■ **Text**
------------------------

Pursuant to a November 5, 2018 secured promissory note, GH loaned the Company $4,000 ("November 2018 GH Note"). The November 2018 GH Note bears interest at an annual rate of 8.5%, with the principal payable on maturity. Interest on the outstanding principal accrues at a rate of 8.5% per year and is payable monthly on the first day of each month, beginning December 1, 2018. The principal of the November 2018 GH Note was payable at maturity on November 5, 2020. The November 2018 GH Note is secured by collateral. We issued a warrant to GH in connection with this loan (see GH Warrants in Note 6). In July 2019, the Company and GH amended this note to extend the maturity to October 22, 2021.

 

February 2020 Note Payable to Great Harbor Capital, LLC

 

Pursuant to a February 2020 unsecured promissory note (“February 2020 GH Note”), an affiliate of a member of our Board of Directors, GH lent us $2,500. The February 2020 GH Note bears interest at an annual rate of 8%, with the principal payable at the maturity of October 22, 2021.  

 

12

 

GH has delivered a deferment letter pursuant to which GH agreed to defer all payments due under the aforementioned notes held by GH, through October 22, 2021 and agreed to refrain from declaring a default and/or exercising any remedies under the notes. 

 

Golisano Holdings LLC

 

Mr. B. Thomas Golisano, a member of the Company’s Board of Directors is a principal of Golisano Holdings LLC. 

 

November 2014 Note Payable to Golisano Holdings LLC (formerly payable to Penta Mezzanine SBIC Fund I, L.P.)

 

On November 13, 2014, we raised proceeds of $8,000, less certain fees and expenses, from the issuance of a secured note to Penta Mezzanine SBIC Fund I, L.P. (“Penta”). The managing director of Penta, an institutional investor, is also a director of our Company. We granted Penta a security interest in our assets and pledged the shares of our subsidiaries as security for the note. On March 8, 2017, Golisano Holdings, LLC (“Golisano LLC”) acquired this note payable from Penta (the “First Golisano Penta Note”). Interest on the outstanding principal accrued at a rate of 12% per year from the date of issuance to March 8, 2017, and decreased to 8% per year thereafter, payable monthly. The Company and Golisano LLC amended this note to extend the maturity from November 5, 2020 to October 22, 2021. We issued a warrant to Penta to purchase 4,960,740 shares of the Company’s common stock in connection with this loan (see Golisano LLC Warrants formerly Penta Warrants in Note 6).

------------------------

■ **Questions to answer**
- 1) Condense the paragraph in the notes payable disclosure that begins "Pursuant to a November 5, 2018 secured promissory note" into a short bulleted list that keeps its main facts.
- 2) Extend the notes payable disclosure past its final paragraph.

■ **Collected data**
------------------------

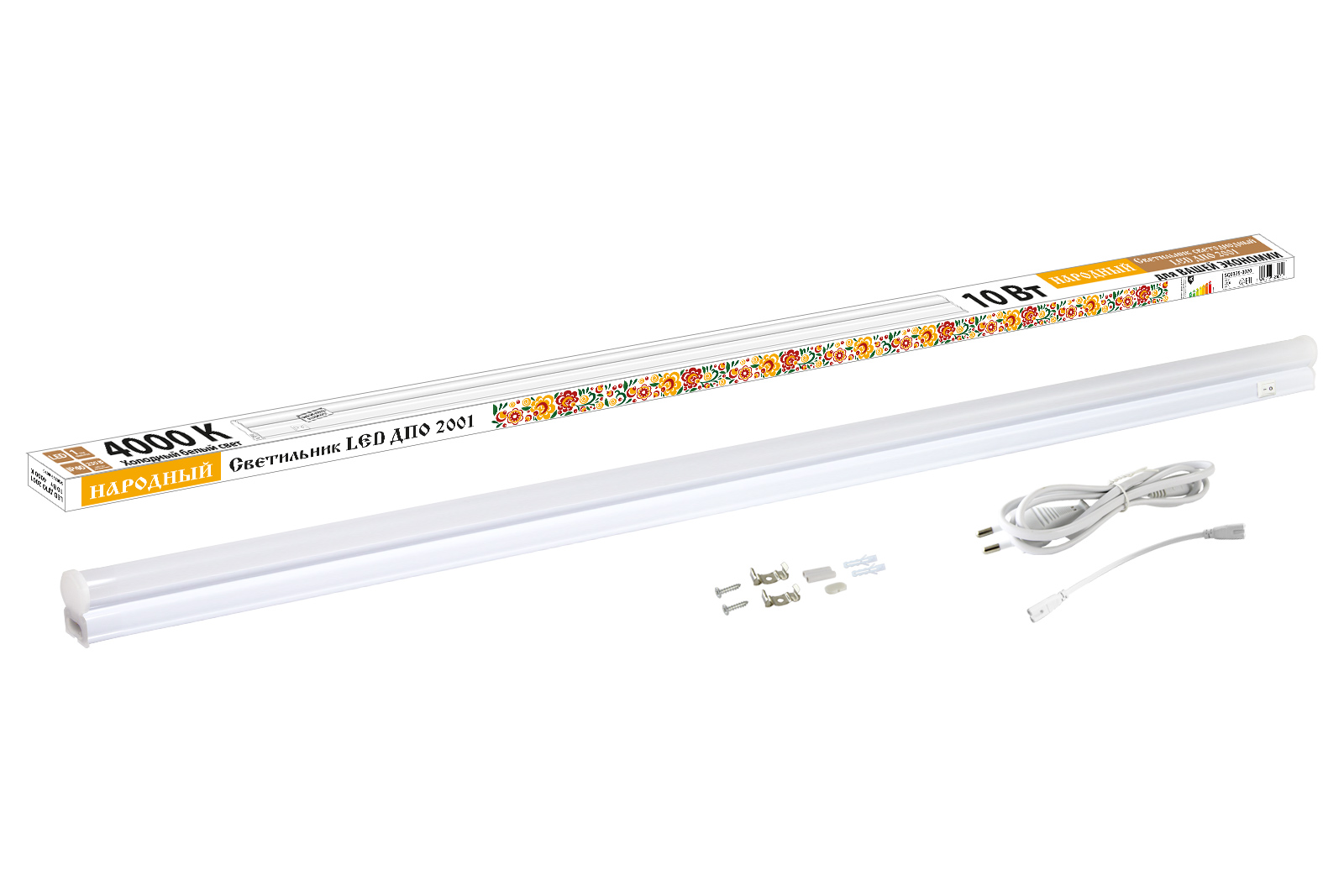 Светильник TDM ELECTRIC Народный LED ДПО 2001 10 Вт, 4000К, IP40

------------------------

■ **Answers per task**
- 1)
- Loan: GH lent the Company $4,000 under a secured promissory note dated November 5, 2018 (the "November 2018 GH Note").
- Interest: 8.5% per year, payable monthly on the first of each month starting December 1, 2018.
- Principal: payable at maturity, originally November 5, 2020.
- Security: the note is secured by collateral.
- Warrant: a warrant was issued to GH in connection with the loan (see GH Warrants in Note 6).
- Amendment: in July 2019, the maturity was extended to October 22, 2021.

- 2)
 

January 2015 Note Payable to Golisano Holdings LLC (formerly payable to JL-Mezz Utah, LLC-f/k/a JL-BBNC Mezz Utah, LLC)

 

On January 22, 2015, we raised proceeds of $5,000, less certain fees and expenses, from the sale of a note to JL-Mezz Utah, LLC (f/k/a JL-BBNC Mezz Utah, LLC) (“JL-US”). The proceeds were restricted to pay a portion of the Nutricap Labs, LLC (“Nutricap”) asset acquisition. We granted JL-US a security interest in the Company’s assets, including real estate and pledged the shares of our subsidiaries as security for the note. On March 8, 2017, Golisano LLC acquired this note payable from JL-US. Interest on the outstanding principal accrued at a rate of 12% per year from the date of issuance to March 8, 2017, and decreased to 8% per year thereafter, payable monthly (the “Golisano JL-US Note”). The note matures on October 22, 2021. On August 30, 2017, we entered into an amendment with Golisano LLC which extended payment of principal to maturity. We issued a warrant to JL-US to purchase 2,329,400 shares of the Company’s common stock on January 22, 2015 and 434,809 shares of the Company’s common stock on February 4, 2015 (see JL Warrants in Note 6). 

 

February 2015 Note Payable to Golisano Holdings LLC (formerly payable to Penta Mezzanine SBIC Fund I, L.P.)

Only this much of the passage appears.